Klimaschutz: Das Europäische Menschenrechtsgericht hat geurteilt, es gebe ein Recht aus der Menschenrechtskonvention, wonach Vereine im Namen von vom Klimawandel Betroffenen einen besseren Klimaschutz einklagen können.
Wer befindet sich heute wo und welche Termine sind noch relevant?
Kanzler Olaf Scholz nimmt – nach der Kabinettssitzung – an der gemeinsamen Klausurtagung der Bundesvereinigung der Deutschen Arbeitgeberverbände (BDA), dem Bundesverband der Deutschen Industrie (BDI), der Deutschen Industrie- und Handelskammer (DIHK) und des Zentralverbandes des Deutschen Handwerks (ZDH) in Berlin teil.
Am Abend wird sich der Koalitionsausschuss der Ampel im Kanzleramt treffen. Eine Routinesitzung, wie unserem Kollegen Thorsten Denkler gegenüber betont wird. Themen: Außenpolitik, die China-Reise des Kanzlers, die Ukraine und wirtschaftspolitische Fragen. Beschlüsse werden nicht erwartet.
Entwicklungsministerin Svenja Schulze stellt ein Eckpunktepapier der Bundesregierung zur Mobilisierung des Privatsektors für den Wiederaufbau der Ukraine vor.
In Südkorea finden Parlamentswahlen statt.
Ausblick: Die Ampel hat für Freitag, neun Uhr, die „Bezahlkarte“ auf die Tagesordnung gesetzt.
Auf – Mona Neubaur. Die grüne NRW-Vizeministerpräsidentin zeigt: Zusammenarbeit mit den Grünen in einer Koalition kann trotz inhaltlicher Differenz klappen. Auf X bedankte sich Ministerpräsident Hendrik Wüst: „Liebe Mona Neubaur, liebe Kolleginnen & Kollegen, ob Transformation, Bildung oder Sicherheit, gemeinsam bringen wir NRW voran!“ Da kann sich die Ampel eine Scheibe von abschneiden!
Ab – Boris Pistorius. Der Verteidigungsminister weiß und sagt es schon lange: Die 100 Milliarden Euro für die Bundeswehr reichen nicht. Jetzt sind genau 99.999.691.000 Euro – Überraschung! – aufgebraucht, wie laut FAZ aus der geheimen Finanzplanung hervorgeht. Ausbaden muss Pistorius die Unterfinanzierung so oder so.
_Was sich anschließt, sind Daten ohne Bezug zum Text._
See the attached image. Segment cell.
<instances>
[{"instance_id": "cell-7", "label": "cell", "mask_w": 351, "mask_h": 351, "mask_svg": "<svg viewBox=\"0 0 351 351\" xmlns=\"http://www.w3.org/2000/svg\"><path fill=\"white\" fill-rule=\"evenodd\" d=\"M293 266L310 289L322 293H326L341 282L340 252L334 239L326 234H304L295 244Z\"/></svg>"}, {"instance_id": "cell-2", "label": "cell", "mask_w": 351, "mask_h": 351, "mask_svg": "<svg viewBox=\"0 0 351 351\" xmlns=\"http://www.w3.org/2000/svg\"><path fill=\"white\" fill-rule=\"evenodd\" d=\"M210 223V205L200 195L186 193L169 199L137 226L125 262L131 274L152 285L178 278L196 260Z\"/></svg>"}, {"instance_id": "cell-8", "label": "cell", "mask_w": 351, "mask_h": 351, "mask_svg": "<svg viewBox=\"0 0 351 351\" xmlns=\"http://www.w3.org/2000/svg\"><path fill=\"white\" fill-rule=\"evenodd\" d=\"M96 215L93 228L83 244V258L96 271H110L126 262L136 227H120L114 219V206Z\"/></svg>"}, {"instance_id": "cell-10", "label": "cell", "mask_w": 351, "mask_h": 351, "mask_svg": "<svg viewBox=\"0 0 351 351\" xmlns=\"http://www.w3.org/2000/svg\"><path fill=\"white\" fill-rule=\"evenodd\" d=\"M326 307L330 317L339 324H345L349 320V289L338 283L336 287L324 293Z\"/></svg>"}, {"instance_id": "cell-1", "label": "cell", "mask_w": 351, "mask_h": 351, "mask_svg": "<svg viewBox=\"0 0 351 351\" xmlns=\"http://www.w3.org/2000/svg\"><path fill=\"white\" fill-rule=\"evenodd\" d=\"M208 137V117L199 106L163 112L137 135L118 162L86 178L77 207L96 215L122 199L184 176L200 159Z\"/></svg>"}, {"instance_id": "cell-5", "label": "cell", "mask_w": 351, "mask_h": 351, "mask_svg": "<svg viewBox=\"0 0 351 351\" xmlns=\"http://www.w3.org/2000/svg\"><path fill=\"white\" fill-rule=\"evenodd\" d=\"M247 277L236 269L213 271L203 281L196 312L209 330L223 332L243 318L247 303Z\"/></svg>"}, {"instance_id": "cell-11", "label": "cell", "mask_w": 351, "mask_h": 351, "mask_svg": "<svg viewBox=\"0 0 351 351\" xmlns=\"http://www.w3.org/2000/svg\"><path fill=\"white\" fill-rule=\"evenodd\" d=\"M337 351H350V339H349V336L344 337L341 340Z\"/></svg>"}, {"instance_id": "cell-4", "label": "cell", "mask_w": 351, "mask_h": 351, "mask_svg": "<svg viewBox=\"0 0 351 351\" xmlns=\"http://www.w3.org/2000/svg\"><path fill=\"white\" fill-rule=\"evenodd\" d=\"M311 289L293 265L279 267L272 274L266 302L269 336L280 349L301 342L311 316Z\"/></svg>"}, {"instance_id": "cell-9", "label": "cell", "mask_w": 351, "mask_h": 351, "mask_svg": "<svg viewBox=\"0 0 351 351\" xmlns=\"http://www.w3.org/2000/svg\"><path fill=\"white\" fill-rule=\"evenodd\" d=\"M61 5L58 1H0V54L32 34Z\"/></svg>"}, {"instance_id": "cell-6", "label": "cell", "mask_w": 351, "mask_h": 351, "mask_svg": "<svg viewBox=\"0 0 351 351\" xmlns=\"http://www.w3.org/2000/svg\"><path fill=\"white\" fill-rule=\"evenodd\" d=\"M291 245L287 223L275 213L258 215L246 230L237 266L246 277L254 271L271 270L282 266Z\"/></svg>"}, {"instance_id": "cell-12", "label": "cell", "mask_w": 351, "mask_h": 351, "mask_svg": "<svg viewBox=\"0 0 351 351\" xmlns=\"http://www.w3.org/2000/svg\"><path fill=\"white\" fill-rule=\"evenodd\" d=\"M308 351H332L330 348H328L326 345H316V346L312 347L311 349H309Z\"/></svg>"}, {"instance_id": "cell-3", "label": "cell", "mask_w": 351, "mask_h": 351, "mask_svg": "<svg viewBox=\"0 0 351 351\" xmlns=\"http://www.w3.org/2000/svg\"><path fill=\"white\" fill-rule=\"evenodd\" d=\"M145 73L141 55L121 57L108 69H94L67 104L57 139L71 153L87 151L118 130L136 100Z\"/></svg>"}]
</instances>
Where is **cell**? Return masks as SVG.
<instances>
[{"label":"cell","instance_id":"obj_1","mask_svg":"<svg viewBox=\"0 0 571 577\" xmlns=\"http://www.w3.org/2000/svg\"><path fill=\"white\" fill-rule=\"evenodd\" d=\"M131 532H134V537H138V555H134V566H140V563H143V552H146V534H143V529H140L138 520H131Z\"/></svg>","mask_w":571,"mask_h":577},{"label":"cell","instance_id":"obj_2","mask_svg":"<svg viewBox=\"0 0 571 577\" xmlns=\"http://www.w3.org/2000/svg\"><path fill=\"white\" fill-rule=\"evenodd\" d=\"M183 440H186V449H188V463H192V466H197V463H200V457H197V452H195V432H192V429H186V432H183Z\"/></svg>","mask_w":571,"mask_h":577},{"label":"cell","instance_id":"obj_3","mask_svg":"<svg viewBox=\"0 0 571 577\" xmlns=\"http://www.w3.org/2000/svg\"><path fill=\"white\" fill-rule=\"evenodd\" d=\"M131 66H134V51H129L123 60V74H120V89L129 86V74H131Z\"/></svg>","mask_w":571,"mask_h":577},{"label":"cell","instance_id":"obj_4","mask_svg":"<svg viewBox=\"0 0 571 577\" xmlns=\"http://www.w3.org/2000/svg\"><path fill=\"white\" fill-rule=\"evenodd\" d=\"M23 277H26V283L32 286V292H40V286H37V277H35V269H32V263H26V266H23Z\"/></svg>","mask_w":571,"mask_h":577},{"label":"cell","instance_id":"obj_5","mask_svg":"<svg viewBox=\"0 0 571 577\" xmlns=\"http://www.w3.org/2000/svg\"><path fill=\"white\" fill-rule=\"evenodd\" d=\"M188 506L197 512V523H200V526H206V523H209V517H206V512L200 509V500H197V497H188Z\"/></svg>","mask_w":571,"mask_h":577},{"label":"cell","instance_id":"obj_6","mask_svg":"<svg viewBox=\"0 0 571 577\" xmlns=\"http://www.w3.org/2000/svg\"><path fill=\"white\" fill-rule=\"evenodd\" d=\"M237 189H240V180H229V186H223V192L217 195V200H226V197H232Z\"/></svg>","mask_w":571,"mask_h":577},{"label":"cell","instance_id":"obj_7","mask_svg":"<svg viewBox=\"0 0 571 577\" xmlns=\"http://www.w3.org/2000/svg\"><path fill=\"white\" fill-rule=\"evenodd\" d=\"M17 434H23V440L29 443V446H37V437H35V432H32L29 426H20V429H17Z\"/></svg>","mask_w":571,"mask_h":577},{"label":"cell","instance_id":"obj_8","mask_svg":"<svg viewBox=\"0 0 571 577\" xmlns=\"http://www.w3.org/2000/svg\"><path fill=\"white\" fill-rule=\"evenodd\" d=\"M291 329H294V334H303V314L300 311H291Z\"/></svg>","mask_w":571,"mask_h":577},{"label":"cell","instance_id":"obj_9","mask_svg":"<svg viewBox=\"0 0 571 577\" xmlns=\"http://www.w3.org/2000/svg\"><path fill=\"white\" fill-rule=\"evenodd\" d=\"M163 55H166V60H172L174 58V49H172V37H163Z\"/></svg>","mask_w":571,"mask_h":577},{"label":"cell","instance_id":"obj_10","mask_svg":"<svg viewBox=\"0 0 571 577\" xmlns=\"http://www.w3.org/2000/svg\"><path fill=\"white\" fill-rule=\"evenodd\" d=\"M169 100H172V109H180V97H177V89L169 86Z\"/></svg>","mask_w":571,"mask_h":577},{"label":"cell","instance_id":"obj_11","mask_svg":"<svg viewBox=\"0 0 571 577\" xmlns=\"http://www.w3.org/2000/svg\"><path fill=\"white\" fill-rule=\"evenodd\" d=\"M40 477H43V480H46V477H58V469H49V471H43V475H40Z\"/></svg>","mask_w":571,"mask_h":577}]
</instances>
Ihm bleibt nur die Freude des Rechthabens.
Heute gratulieren wir herzlich:
Ingo Herbert, deutscher Botschafter in der Demokratischen Republik Kongo, 64
Angela Hohmann, SPD-Bundestagsabgeordnete, 61
Maximilian Mordhorst, FDP-Bundestagsabgeordneter, 28
Sonja Optendrenk, Staatssekretärin im Hessischen Familienministerium, 52
Werner Schwarz, Landwirtschaftsminister in Schleswig-Holstein, 64
Florian Streibl, Fraktionsvorsitzender der Freien Wähler im Bayerischen Landtag, 61
Derya Türk-Nachbaur, SPD-Bundestagsabgeordnete, 51
Kai Whittaker, CDU-Bundestagsabgeordneter, 39
Vu Quang Minh, Botschafter der Sozialistischen Republik Vietnam in Deutschland, 60
Wir wünschen Ihnen einen elanvollen Start in diesen Donnerstag!